Présentation
Une nouvelle étude menée par l'Imperial College et l'Emlyon Business School a analysé les méthodes utilisées par les startups financées par des VC pour commettre des fraudes. Les chercheurs ont constaté que les startups bénéficiant d'un financement par des VC sont plus susceptibles de commettre des fraudes que celles qui ne bénéficient pas d'un tel financement.
Les cas de fraude impliquant des startups de technologie sont de plus en plus fréquents, avec des exemples tels que Frank's Charlie Javice, Kalder's Gökçe Güven, Terraform Labs' Do Kwon et GameOn's Alexander et Valerie Lau Beckman. Selon Tim Weiss, l'un des auteurs de l'étude, « la fraude est beaucoup plus courante et normalisée dans le monde des startups que nous ne sommes prêts à l'admettre et à l'accepter ».
Contexte technique
L'étude a porté sur 654 cas de fraude impliquant des startups américaines financées par des VC entre 2000 et 2023. Les résultats ont montré que les startups lancées pendant des périodes de marché surchauffé avec une surveillance et une diligence raisonnable des investisseurs sont 19 % plus susceptibles de commettre des fraudes par la suite.

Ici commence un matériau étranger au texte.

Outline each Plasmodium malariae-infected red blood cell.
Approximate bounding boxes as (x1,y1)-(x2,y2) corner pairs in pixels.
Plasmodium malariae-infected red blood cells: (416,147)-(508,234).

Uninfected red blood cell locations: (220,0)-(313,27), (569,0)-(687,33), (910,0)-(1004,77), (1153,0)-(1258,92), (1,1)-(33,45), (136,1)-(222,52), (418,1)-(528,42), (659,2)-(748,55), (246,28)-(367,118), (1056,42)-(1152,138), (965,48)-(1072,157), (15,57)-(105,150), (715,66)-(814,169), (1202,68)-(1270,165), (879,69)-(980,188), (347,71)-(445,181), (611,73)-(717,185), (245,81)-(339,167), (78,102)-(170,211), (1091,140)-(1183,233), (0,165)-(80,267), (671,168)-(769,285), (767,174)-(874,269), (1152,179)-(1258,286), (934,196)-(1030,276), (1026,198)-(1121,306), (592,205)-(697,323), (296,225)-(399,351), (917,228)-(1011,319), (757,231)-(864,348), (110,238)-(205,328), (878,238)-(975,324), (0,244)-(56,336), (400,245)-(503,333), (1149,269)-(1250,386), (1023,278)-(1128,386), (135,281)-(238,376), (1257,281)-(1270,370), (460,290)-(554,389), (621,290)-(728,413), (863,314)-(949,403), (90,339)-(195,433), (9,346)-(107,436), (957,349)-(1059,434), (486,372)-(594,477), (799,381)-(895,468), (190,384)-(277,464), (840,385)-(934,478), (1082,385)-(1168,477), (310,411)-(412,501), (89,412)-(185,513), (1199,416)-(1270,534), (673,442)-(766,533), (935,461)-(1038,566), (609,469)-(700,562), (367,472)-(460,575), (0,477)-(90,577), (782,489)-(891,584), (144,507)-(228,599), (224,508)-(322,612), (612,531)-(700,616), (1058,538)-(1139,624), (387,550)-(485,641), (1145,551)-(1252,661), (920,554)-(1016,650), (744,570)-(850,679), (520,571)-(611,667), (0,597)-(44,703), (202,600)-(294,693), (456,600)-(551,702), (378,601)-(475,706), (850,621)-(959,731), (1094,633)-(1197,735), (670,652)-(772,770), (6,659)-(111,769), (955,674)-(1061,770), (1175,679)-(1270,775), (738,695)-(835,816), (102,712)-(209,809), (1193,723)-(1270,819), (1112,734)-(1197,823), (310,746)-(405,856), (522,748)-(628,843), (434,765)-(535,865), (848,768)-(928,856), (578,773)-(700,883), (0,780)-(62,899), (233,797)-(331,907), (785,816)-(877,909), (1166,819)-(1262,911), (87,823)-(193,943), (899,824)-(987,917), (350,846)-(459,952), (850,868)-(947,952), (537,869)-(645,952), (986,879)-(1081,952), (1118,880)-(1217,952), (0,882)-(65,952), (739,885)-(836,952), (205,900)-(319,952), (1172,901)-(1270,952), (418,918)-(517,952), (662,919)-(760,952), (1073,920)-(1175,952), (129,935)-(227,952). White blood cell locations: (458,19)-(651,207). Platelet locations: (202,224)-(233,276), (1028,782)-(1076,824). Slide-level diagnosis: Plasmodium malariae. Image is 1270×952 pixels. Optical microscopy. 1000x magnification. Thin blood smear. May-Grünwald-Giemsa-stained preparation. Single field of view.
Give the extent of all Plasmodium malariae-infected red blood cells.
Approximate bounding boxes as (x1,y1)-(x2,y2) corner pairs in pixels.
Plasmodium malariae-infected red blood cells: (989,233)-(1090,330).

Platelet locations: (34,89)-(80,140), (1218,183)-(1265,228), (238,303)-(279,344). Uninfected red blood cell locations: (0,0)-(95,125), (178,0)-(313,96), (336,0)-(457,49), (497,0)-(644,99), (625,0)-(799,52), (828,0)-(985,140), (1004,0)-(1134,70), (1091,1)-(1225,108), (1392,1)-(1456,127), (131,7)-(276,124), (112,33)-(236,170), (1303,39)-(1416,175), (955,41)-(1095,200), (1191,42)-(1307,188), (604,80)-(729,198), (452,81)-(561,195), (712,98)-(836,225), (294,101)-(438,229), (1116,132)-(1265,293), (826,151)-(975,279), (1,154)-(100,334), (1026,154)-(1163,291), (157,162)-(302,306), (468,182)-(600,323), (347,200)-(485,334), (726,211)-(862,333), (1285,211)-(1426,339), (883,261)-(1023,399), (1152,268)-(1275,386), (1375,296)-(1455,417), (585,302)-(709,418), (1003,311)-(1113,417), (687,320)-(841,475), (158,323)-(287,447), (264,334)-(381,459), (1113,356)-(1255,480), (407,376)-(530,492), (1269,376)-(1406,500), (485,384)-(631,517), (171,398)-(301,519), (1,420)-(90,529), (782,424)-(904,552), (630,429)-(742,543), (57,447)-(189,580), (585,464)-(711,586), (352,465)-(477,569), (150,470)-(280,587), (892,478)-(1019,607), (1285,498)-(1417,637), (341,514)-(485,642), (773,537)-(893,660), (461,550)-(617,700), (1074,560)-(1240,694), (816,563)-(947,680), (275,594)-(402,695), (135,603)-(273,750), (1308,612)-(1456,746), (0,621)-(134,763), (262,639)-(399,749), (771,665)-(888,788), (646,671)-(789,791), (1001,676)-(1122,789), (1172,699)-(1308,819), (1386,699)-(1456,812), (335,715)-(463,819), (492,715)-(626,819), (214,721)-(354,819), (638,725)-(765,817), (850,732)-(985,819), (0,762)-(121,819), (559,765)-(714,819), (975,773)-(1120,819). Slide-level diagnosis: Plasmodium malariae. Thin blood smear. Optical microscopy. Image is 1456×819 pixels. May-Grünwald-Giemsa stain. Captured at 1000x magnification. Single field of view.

Les chercheurs ont identifié trois stades de « façading » (ou « façadisme ») : surface, renforcé et profond. Le façading de surface consiste à mentir sur le succès de l'entreprise, tandis que le façading renforcé implique la création de preuves factices pour étayer les mensonges. Le façading profond consiste à étendre les mensonges à des domaines tels que la capacité technique de l'entreprise, avec des démos factices.
Implications et limites
Les investisseurs ne sont pas toujours des victimes innocentes, car certains d'entre eux « co-créeent » la fraude en continuant à financer des startups dont les fondateurs ont déjà été accusés de fraude. L'étude a également constaté que les startups dont les conseils d'administration sont contrôlés par les fondateurs sont deux fois plus susceptibles de commettre des fraudes que celles dont les conseils d'administration sont contrôlés par les investisseurs ou partagés.
Les chercheurs proposent que la SEC (Securities and Exchange Commission) enquête régulièrement et effectue des audits formels sur les startups après qu'elles aient atteint un certain seuil d'investissement. De plus, les investisseurs devraient être tenus responsables des défaillances de gouvernance d'entreprise et des violations de leurs devoirs fiduciaires.